Excerpt:
***
How do you keep an inheritance from being seized by a beneficiary’s creditors or lost to poor financial decisions? A spendthrift clause is a trust provision that restricts a beneficiary’s ability to transfer, pledge, or assign their interest in trust assets, and simultaneously blocks creditors from attaching those assets before distribution. Minnesota’s Trust Code at Minn. Stat. § 501C.0502 governs spendthrift provisions with specific requirements and exceptions that every trust creator should understand. For how spendthrift clauses fit into a broader estate plan, see Minnesota Wills, Trusts & Estate Planning.
What Makes a Spendthrift Clause Valid Under Minnesota Law?
A spendthrift clause must meet two requirements under Minnesota’s Trust Code: it must restrict both voluntary transfers (the beneficiary selling or pledging their interest) and involuntary transfers (creditors seizing the interest through legal process). The statute sets a low drafting threshold for compliance.
“A term of a trust providing that the interest of a beneficiary is held subject to a ‘spendthrift trust,’ or words of similar import, is sufficient to restrict both voluntary and involuntary transfers of the beneficiary’s interest” (Minn. Stat. § 501C.0502(b)). In plain terms: including the phrase “spendthrift trust” in your trust document is enough to activate the protection.
The effect is clear: “A beneficiary may not transfer an interest in a trust in violation of a valid spendthrift provision and a creditor or assignee of the beneficiary may not reach the interest or a distribution by the trustee before its receipt by the beneficiary” (Minn. Stat. § 501C.0502(d)). In plain terms: once a valid spendthrift clause is in place, the beneficiary cannot sell their future trust distributions, and creditors cannot garnish them. The protection holds until the moment funds are actually distributed to the beneficiary.
***
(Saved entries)
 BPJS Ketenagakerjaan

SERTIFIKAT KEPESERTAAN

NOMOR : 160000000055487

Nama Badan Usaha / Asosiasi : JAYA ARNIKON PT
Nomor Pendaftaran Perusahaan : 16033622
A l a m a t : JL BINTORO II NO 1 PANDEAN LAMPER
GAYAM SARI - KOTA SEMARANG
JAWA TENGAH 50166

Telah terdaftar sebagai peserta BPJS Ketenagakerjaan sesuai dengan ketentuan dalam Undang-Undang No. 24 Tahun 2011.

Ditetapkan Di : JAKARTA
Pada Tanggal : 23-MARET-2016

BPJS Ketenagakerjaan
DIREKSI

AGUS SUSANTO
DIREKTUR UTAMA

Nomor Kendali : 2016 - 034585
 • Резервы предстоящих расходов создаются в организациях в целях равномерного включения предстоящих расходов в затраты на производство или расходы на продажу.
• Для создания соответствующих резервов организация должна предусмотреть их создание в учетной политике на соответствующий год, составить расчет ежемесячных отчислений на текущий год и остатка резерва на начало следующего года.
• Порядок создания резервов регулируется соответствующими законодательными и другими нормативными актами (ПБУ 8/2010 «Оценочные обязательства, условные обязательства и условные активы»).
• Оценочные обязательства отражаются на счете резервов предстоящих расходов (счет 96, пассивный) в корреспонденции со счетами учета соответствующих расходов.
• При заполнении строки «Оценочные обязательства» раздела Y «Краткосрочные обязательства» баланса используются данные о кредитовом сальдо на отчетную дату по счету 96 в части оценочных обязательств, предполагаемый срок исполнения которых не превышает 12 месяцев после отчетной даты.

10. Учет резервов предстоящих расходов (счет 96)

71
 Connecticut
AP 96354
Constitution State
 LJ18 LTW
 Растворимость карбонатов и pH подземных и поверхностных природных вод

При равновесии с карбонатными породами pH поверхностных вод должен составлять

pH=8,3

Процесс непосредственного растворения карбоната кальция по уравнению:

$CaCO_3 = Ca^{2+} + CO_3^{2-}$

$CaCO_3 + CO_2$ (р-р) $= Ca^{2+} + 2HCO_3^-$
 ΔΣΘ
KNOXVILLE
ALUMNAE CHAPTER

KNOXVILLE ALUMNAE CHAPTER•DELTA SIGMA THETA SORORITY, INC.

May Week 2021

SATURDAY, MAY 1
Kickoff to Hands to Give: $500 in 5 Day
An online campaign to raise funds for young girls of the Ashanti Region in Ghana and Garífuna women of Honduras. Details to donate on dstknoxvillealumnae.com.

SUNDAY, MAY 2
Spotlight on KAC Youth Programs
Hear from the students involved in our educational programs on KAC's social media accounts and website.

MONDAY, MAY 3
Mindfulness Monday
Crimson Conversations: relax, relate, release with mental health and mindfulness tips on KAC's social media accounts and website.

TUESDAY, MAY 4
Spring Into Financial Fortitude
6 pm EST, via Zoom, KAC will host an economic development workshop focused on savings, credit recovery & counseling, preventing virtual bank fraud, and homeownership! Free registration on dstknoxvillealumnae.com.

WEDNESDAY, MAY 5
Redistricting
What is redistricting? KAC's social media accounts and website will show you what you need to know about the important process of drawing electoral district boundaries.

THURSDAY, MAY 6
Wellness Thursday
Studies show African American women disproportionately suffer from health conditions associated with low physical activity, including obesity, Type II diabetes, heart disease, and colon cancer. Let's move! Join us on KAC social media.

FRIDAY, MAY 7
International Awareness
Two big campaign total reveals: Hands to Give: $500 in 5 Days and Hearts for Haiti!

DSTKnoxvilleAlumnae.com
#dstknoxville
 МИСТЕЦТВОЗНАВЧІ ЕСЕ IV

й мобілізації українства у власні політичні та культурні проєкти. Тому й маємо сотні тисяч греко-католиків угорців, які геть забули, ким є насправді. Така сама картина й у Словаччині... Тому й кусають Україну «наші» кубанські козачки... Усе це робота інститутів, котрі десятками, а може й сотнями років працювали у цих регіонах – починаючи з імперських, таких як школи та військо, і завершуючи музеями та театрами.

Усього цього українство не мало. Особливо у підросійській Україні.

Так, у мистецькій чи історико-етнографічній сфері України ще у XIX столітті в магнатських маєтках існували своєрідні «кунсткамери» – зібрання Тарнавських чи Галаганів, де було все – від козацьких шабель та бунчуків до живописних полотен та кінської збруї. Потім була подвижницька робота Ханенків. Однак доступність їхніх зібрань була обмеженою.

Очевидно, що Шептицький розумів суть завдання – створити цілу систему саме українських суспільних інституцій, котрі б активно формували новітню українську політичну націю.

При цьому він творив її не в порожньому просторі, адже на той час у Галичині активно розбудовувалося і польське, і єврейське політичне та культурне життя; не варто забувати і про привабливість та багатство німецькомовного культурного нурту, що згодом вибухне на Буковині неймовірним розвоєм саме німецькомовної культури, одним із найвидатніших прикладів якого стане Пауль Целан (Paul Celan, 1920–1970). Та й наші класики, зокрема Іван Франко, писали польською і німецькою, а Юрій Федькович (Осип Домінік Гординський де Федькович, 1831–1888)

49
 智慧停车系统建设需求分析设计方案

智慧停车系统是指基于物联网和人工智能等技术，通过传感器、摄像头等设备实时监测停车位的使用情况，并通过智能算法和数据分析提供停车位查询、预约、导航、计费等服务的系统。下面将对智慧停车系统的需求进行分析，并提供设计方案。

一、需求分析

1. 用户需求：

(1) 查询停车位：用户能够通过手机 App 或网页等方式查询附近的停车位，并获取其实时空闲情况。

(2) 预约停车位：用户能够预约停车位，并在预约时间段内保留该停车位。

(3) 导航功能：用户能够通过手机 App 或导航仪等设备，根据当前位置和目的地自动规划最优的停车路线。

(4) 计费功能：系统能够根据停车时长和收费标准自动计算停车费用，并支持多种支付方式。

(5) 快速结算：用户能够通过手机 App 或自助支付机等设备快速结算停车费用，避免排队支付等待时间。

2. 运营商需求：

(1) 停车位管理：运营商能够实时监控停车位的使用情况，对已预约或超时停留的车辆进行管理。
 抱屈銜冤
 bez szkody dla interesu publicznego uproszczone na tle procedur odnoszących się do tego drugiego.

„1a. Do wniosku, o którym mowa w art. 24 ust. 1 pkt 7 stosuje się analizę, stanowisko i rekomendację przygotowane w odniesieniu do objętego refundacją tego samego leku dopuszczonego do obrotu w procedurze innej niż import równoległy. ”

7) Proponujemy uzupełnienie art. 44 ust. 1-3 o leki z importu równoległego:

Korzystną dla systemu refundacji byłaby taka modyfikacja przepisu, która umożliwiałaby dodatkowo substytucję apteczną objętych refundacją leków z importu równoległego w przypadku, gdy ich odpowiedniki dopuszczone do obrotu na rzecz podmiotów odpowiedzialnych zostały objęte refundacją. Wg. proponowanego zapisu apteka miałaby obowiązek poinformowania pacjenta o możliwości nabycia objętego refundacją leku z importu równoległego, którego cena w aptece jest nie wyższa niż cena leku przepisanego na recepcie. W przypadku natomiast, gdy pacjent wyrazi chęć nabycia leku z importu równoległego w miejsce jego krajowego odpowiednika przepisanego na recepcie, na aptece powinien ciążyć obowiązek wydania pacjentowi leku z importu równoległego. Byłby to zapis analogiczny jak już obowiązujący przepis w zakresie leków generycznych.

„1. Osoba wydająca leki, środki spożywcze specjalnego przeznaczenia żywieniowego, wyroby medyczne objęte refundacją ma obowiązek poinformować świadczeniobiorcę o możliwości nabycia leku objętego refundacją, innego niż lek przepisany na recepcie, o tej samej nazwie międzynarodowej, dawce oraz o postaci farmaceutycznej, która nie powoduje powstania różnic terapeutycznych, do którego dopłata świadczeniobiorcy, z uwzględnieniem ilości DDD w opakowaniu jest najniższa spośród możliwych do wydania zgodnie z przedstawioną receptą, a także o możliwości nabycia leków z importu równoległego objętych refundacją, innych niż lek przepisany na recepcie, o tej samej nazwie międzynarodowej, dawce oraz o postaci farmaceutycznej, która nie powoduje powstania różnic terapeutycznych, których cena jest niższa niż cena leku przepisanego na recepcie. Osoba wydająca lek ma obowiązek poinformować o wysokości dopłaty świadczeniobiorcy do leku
***
What is needed:
Retype the text on Minnesota spendthrift clauses in full, word for word. Rely only on the text for what comes next.

Exercise output:
How do you keep an inheritance from being seized by a beneficiary’s creditors or lost to poor financial decisions? A spendthrift clause is a trust provision that restricts a beneficiary’s ability to transfer, pledge, or assign their interest in trust assets, and simultaneously blocks creditors from attaching those assets before distribution. Minnesota’s Trust Code at Minn. Stat. § 501C.0502 governs spendthrift provisions with specific requirements and exceptions that every trust creator should understand. For how spendthrift clauses fit into a broader estate plan, see Minnesota Wills, Trusts & Estate Planning.
What Makes a Spendthrift Clause Valid Under Minnesota Law?
A spendthrift clause must meet two requirements under Minnesota’s Trust Code: it must restrict both voluntary transfers (the beneficiary selling or pledging their interest) and involuntary transfers (creditors seizing the interest through legal process). The statute sets a low drafting threshold for compliance.
“A term of a trust providing that the interest of a beneficiary is held subject to a ‘spendthrift trust,’ or words of similar import, is sufficient to restrict both voluntary and involuntary transfers of the beneficiary’s interest” (Minn. Stat. § 501C.0502(b)). In plain terms: including the phrase “spendthrift trust” in your trust document is enough to activate the protection.
The effect is clear: “A beneficiary may not transfer an interest in a trust in violation of a valid spendthrift provision and a creditor or assignee of the beneficiary may not reach the interest or a distribution by the trustee before its receipt by the beneficiary” (Minn. Stat. § 501C.0502(d)). In plain terms: once a valid spendthrift clause is in place, the beneficiary cannot sell their future trust distributions, and creditors cannot garnish them. The protection holds until the moment funds are actually distributed to the beneficiary.